Tony inspects the equatorial head.

This is the Declination shaft with the tapered roller bearing being removed from the race. Here is the first sign we may have possible deign concerns. The bearing is removed easy by hand. It is NOT pressed on. If the shaft had a small bearing at this end and a larger bearing at the other end, the bearings could be "pressed fitted" on the shaft and still provide the instrument that can be dismanted easily. However, theat would mandate the bearing you see now must face the opposite direction (ie tapered end pointing out NOT in as shown.) Tight clearances are obtained with the press fitting of bearings on shafts rather than simple setup pictured here. (See more about this later.)

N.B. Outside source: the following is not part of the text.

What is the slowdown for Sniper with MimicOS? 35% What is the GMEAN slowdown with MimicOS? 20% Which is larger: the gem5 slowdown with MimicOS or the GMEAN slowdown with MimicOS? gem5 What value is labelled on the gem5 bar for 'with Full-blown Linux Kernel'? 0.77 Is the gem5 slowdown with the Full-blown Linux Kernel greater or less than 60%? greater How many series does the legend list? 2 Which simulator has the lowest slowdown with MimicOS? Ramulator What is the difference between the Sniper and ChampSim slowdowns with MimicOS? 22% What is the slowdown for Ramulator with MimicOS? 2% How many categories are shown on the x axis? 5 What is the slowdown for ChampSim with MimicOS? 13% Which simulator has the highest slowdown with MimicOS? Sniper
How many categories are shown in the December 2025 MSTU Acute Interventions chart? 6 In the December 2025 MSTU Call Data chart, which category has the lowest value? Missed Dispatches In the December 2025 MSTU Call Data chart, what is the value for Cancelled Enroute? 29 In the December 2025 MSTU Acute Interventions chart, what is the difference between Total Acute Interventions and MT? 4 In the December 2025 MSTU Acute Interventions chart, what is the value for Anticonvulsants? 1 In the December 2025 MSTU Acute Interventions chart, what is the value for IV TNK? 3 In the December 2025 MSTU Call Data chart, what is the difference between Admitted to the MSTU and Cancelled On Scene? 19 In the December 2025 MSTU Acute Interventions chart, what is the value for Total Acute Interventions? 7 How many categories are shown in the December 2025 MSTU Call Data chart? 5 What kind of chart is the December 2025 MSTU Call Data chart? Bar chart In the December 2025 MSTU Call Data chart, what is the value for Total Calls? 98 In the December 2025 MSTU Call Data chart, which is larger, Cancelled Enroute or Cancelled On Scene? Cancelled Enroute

Removal of the Declination shaft from the aluminum housing.

Dan hams it up in front of the camera.

bearings after removal.

A view of the gold anodized Byer's gear. Of note is that there appears to be a bearing made of deltrin or teflon material that is found of the inside bore of this gear. It apparently has been added as part of the clutch system or as a measure against the Byers gear galling against the aluminum declination shaft. Potential is the eventual "crushing" of the tape

The declination shaft. interesting to note some items here. First the shaft comes together in two parts. First is the larger portion where the bearings fit. This is made of aluminum. The other part consists of a smaller shaft made of stainless steel that screws into the larger shaft. The stainless steel portion is the one that attaches to the counterweight system and everyone can see from the outside. The aluminum shaft appears to be of sloppy tolerance and bearing fit. There is a thin teflon disk which can be seen in this image which is against the large aluminum disk. This telfon disk also acts as a clutch. It has been determined by myself and confirmed by others that the shaft is 3 to 4 thousandths out of round at the bearing. This is unacceptable for astronomical purposes!! The telescope will bind in some spots and become too loose in others, depending on the moment arm of the telescope tube. Additionally the issue was resolved by Parrallax. This is a obvious problem with Joe Nastasi's machine work.

The 9 ft long D&G tube fits neatly in Dans pickup. It will go to his shop for a complete repaint & repair job.

The tube in the tuck, hey it's a bit long ...but it fits!

looking down the housing.

Here's the housing that contains the Dec. shaft. The design here is flawed in theory. It uses two taper roller bearings at each end of the shaft. That is good. The bad is the bearings are the same size. So if the bearings are the same size they can not be press fitted on the shaft for assembly purposes. Therefore there must be some play between the bearings and shaft - THAT IS BAD! If the front bearing would have been made smaller the bearing race could then be reversed and the entire shaft with bearings" pressed fitted" in place could have slid down into the housing you see here. The results would be tight and not sloppy. There is excessive clearances here to be a precision device.

the Parrallax name plate.

The dec housing showing the hub.

The other side.

This housing contains the Byers gear.

aluminum tube welded to a flat disk. I believe the disk here about 14 inches in diameter. Note my alignment mark on the disk.

Close-up of the bearing race.

The housing here consists of basically a thick aluminum tube which has a portion milled to fit the large aluminum disk. I used a "silver sharpie" to mark where the equatorial mount head shown here bolts to its lower portion. The lower portion also has a silver sharpie mark to help with the re-installation. Line the top and bottom marks up and you have the proper orientation - no mistakes! This sharpie guide mark is visble in the above picture on the left side of the disk. When taking things apart always mark things you may question later and take lots of pictures!!

The Polar assembly is resting on a cart for the ease of moving it around.

This is the plate that the hub that is attached to the Declination housing attaches to in the big mount.

The Polar housing appears thin and hollow. I would not be supprised if it does not flex in various positions depending on the moment arm of the telescope tube. This can be strengthen and modified perhaps by bolting plates to the inside/outside once dismanted.

DEC housing. Thsi consisits of alumiunm tubing welded together. It should be checked for being "mechanically square" or "true" including aspects of the bore. Also this entire assemblyneeds to be orthogonal to the other axis and check appropiately.

You can see the aluminum shaft here with the teflon disk, that is used as a clutch.

Here's a better picture of the declination shaft and both the aluminum part on right and the stainless steel portion on the left. The bearings fit on the aluminum.

This is the entire DEC shaft assembled- alumium and stainlesss shafts together.